Patrick hosts karaoke at the Monkey Pub in the U-District on Friday nights from 10 to close. These are his stories [dun-dun!].
All the time, people are coming up to me and saying, "Hey, Patrick! Is it possible to get laid using karaoke?" Well, sure it is! People get laid all the time singing karaoke songs! Probably! Nothing says "I am possibly interested in lowering my sexual standards by up to 80 percent tonight!" like listening to people sing songs they didn't write! And drinking!
The trick is to know what song to sing, and so I've prepared, with only the filthiest modicum of thought and experience, the following guide. Here is what you can expect when you sing the listed songs:
"Jack & Diane" by John Cougar Mellencamp Handjob.
"All Star" by Smashmouth Clumsy handjob.
"Refrain, Audacious Tar" by Gilbert and Sullivan Hookjob.
"What's Up?" by 4 Non Blondes Five drops of dishwasher soap in the washing machine can help get the patchouli out of your sheets. LINE DRY ONLY!
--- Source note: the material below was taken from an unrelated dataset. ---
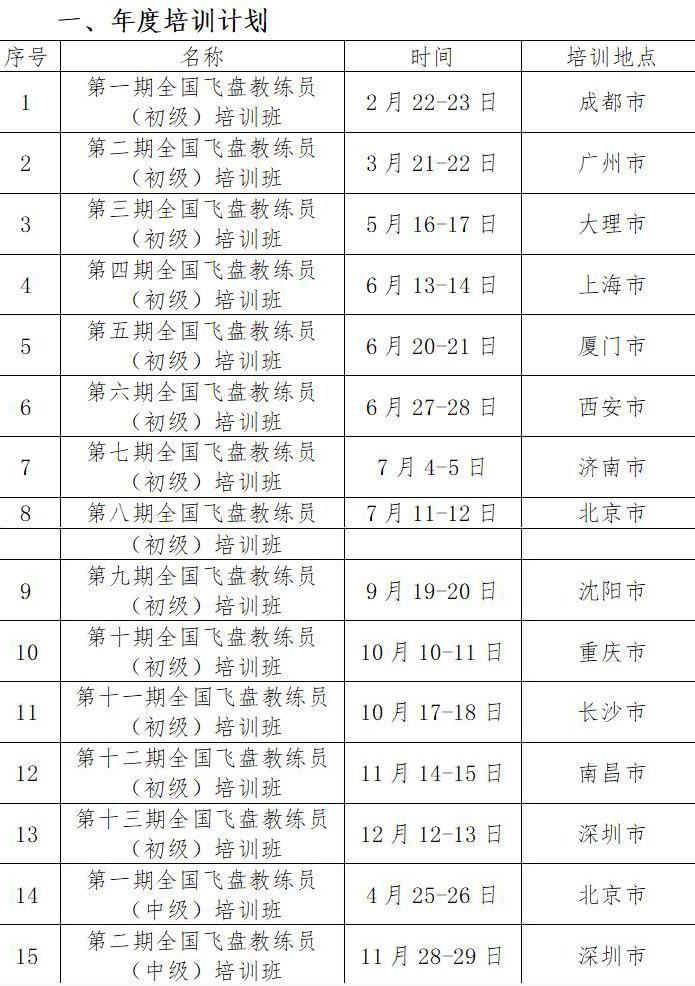 2020年CESA飞盘教练员培训计划表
"Me and Mrs. Jones" by Kenny Gamble, Billy Paul, Daryl Hall, possibly Howie Mandel, etc. Expect a torrid affair whose sexual energy is perpetuated only by meeting in the same cafe at 5:30 on Tuesdays for iced hazelnut lattes and then going back to the motel whose sordidness and dirt only fuels the raging fire of passion that burns with the intensity of a thousand efficient LED lightbulbs until stagnation inevitably sets in and you realize that the best years of your life have been wasted on a woman whose torrid doesn't torrid as hard as it used to/man who is Daryl Hall. Recommended.
"Mother" by Danzig Cut the cord, bro! LOLOLOLOL
"Don’t You Want Me" by Is this by the Human League? I feel like maybe it is, but I don’t want to check. Whatever, if you sing this, you’ll end up having Normal Sex with the person you sing it with. This always happens. It’s boring.
"Jane Says" by Jane’s Addiction This totally works on girls named Jane. So does "Jane" by Starship. And "Sweet Jane," too, though if your Jane was born in the '80s or later, do the Cowboy Junkies one. Normal Sex.
"Panama" by Van Halen Hatepunch.
"What About Love?" by Heart What about it? Skip this one.
"Call Me Maybe" by Carly Rae Jepsen Guys LOVE this song. Fucking sing this song twice. And then, yeah, he’ll call you maybe. From your fucking bathroom cuz he’s using your goddamn toothbrush cuz you totally just did it to each other or whatever and he has to brush his teeth and I don’t know why he’s calling you from your own bathroom, this is just what happens. Jesus fuck this song is so good.